AV-Test, an independent lab that reviews antivirus software, conducted a review of endpoint protection products in February 2017. They gave F-Secure Protection Service for Business a protection score of 6 out of 6 and a performance score of 5.5, which mostly jibes with my test results, though I might have graded a little more harshly for the scripting weakness.
F-Secure Protection Service for Business’ response is quick and thorough. If malware is detected on a disk, it’s quarantined or deleted. If the system believes that there is malware currently running, it will also prompt for a restart to ensure the process is terminated. Sometimes, however, F-Secure Protection Service for Business can be a little bit skewed on what it detects as a threat. For instance, when I modified the Windows hosts file, it detected the hosts file as a threat and not the process that changed the hosts file. This could use some improvement.
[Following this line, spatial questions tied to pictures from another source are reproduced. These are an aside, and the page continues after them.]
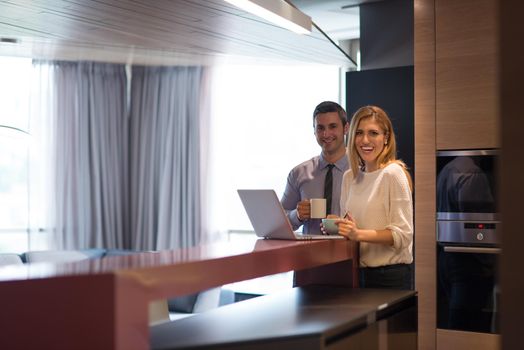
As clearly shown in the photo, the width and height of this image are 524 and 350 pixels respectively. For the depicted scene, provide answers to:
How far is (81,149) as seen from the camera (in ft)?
24.0

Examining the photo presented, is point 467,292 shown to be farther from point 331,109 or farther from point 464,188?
point 331,109

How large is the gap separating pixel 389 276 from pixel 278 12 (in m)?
1.33

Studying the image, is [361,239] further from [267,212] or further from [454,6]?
[454,6]

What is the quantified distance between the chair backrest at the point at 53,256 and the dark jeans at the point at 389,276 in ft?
12.6

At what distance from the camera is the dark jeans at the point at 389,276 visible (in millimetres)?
3189

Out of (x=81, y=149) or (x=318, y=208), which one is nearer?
(x=318, y=208)

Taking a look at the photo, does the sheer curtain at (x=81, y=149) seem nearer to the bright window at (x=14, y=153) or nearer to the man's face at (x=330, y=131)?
the bright window at (x=14, y=153)

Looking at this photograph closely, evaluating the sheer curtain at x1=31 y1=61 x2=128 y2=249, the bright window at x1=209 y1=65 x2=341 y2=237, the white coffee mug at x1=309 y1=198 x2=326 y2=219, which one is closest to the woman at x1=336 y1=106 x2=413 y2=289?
the white coffee mug at x1=309 y1=198 x2=326 y2=219

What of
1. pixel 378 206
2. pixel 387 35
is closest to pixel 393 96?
pixel 387 35

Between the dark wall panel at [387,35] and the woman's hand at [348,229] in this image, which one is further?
the dark wall panel at [387,35]

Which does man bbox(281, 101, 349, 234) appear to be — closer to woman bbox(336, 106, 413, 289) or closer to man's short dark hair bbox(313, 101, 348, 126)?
man's short dark hair bbox(313, 101, 348, 126)

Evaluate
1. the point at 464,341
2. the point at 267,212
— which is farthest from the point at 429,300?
the point at 267,212

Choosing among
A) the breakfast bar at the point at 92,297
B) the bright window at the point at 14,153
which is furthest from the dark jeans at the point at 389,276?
the bright window at the point at 14,153

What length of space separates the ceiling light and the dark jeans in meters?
1.26
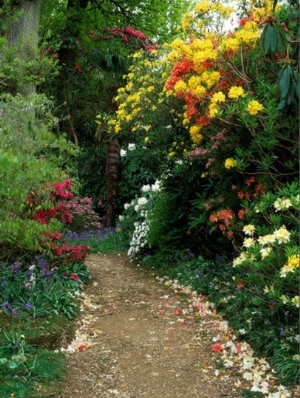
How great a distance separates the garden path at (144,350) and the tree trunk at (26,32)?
15.6ft

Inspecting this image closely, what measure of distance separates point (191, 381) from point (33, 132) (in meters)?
2.61

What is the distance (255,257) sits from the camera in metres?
4.52

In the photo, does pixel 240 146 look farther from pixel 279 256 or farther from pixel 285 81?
pixel 285 81

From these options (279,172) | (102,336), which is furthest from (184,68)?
(102,336)

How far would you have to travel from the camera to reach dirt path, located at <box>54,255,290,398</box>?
442cm

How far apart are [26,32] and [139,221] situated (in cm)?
421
Overall, F-Secure Protection Service for Business is a great product and was very close to taking the Editors’ Choice award. But, because Bitdefender GravityZone Business Security did a slightly better job at detecting some script-based attacks and had better reporting capabilities, F-Secure Protection Service for Business fell to second place. With strong policy management, excellent detection abilities, and a full suite of security tools that extends beyond a simple anti-malware tool, F-Secure Protection Service for Business has earned its stars. With some minor improvements, it could be one of the best.